- _Task requirements_:
(A) Duplicate the stretch from "Trading this week" through "loose Fed policy." in the rand report.
(B) Name every country mentioned in the rand report.
(C) Pick up the rand report from where it stops and continue it.

- _Extract_:

----

(Updates prices, adds market)
JOHANNESBURG, April 30 (Reuters) – South Africa’s rand eased on Friday as weaker-than-expected Chinese factory indicators and firmer economic growth in the United States put demand for riskier currencies under pressure.
At 1600 GMT, the rand was 1.38% weaker at 14.5050 per dollar, adding to the previous session’s losses.
Trading this week has been volatile, albeit within a narrow range, with the rand failing to hold below the 14.20 technical resistance mark despite bull-plays inspired by the high yield on offer in the face of loose Fed policy.
The rand has lost momentum as investors worry about local economic growth and the duration of expansionary fiscal and monetary policies in developed economies that have so far supported flows into the currency and a healthy trade surplus.
China’s manufacturing purchasing managers’ index (PMI) fell slightly in April as supply bottlenecks and rising costs weighed on production.
Strong U.S. economic growth in the first quarter, with gross domestic product increasing 6.4%, took some of the steam out of the rand’s rally, with traders warning that South Africa’s own economic struggles may weigh on its strength.

----

- _Dataset section_:
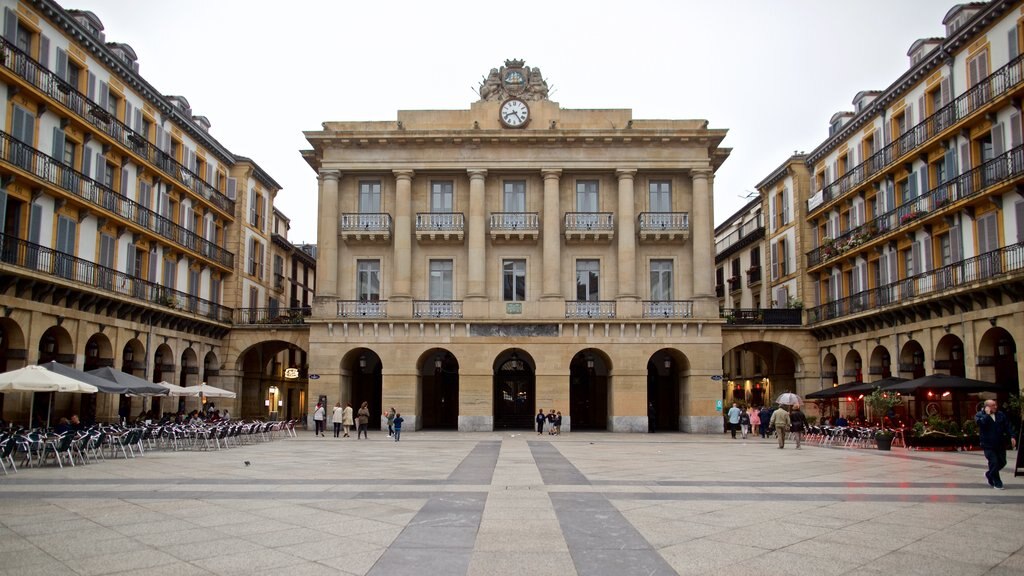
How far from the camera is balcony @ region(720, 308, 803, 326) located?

----

- _Results for the exercise_:
(A)
Trading this week has been volatile, albeit within a narrow range, with the rand failing to hold below the 14.20 technical resistance mark despite bull-plays inspired by the high yield on offer in the face of loose Fed policy.

(B) South Africa, China, United States

(C)
However, South Africa on Friday posted its largest trade surplus on record for March at 52.77 billion rand ($3.67 billion), from a revised 31.22 billion rand in February, driven by higher commodity and mineral exports.
Analysts had expected the rand could take another beating in coming days if the trade surplus narrowed more than expected.
Bonds were also weaker with the yield on the benchmark 2030 government issue up 2.5 basis points to 9.290%.
Shares on the Johannesburg Stock Exchange (JSE) edged lower, extending a fall from Thursday evening, as foreign investors continued to take profits.
The benchmark all-share index closed down 0.68% at 66,937 points and the blue-chip index of top 40 companies lost 0.67% to 61,096 points.
The local stock market, which has been among the best performing bourses in emerging markets this year, gave a negative return of 1.18% in April.
Friday’s fall was led by the country’s banks, often considered to mirror local economic recovery prospects. The banking index reversed all its April gains and ended 3% lower, also halting a four-day winning streak. (Reporting by Mfuneko Toyana and Promit Mukherjee, Editing by Kirsten Donovan)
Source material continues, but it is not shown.